I'm afraid I don't have a lot to add to this conversation but I have to say I just love Tailscale. I don't often run across software that feels so right and when I do it's a great surprise. Every time I see a new feature they're releasing I'm always impressed at how adept they are at targeting modern pain points.
I grew up and got into software by messing around with self-hosting web servers and game communities as a kid. As time has gone on I felt like we had lost some of the magic of easily sharing your machines and your creations with other people. We have a ton of services where you can now deploy and share your creations, but we've moved further and further away from direct sharing. There were plenty of good reasons why this has happened, with security being the most obvious factor, but it still makes me a little sad. I want my things to be able to talk to each other no matter where I am. I want to be able to invite my friends in and have access to my stuff.
Tailscale makes all of that quick, easy and awesome. I think it's really neat, makes me feel like a little nerdy kid again.
> I'm afraid I don't have a lot to add to this conversation but I have to say I just love Tailscale.
Strongly seconded.

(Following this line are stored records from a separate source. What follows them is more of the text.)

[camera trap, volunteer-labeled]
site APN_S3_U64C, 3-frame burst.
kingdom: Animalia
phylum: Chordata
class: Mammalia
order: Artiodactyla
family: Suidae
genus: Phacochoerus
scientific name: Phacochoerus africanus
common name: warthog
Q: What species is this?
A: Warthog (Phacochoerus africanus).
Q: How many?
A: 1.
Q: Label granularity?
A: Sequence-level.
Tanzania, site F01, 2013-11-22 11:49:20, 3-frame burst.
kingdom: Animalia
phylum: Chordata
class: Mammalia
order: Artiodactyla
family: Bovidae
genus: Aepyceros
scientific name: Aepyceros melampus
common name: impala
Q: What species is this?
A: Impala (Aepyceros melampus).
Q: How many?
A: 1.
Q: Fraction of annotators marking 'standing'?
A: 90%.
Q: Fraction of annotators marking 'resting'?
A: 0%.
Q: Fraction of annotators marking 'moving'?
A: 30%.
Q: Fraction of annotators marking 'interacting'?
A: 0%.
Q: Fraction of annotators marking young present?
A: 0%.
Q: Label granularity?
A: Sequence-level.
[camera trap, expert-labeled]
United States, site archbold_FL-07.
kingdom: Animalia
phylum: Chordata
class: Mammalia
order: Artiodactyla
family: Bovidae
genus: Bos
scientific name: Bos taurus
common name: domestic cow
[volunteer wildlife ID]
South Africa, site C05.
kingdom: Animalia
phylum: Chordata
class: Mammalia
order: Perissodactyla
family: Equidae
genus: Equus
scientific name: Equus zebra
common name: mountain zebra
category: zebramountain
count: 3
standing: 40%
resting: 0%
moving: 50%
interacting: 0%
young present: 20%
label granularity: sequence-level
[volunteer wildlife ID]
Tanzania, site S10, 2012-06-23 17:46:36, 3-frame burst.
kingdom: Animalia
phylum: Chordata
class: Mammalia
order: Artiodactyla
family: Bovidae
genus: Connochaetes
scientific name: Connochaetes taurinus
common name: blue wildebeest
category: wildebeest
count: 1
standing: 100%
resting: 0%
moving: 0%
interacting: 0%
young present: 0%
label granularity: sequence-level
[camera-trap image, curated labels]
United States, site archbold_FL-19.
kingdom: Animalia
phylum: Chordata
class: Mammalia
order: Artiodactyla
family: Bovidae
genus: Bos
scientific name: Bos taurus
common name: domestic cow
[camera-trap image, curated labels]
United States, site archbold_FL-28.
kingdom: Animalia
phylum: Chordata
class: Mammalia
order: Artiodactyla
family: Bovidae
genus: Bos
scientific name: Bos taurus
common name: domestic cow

In my last company we used TailScale in some medium-advanced configurations, and from the dead-simple basic stuff up though some of the trickier stuff it's just a joy to use.. It's making much better networking practices highly-accessible and I'd bet ends up making the Internet a more secure, better organized system as a whole.
They run an amazingly transparent engineering process, for example their issue page (https://github.com/tailscale/tailscale/issues) is a model of transparent, responsive, involved open development. They embrace cool, modern, quirky stuff like NixOS (https://tailscale.com/blog/nixos-minecraft/). It's just generally really high-quality software developed with a very cool "hacker" philosophy.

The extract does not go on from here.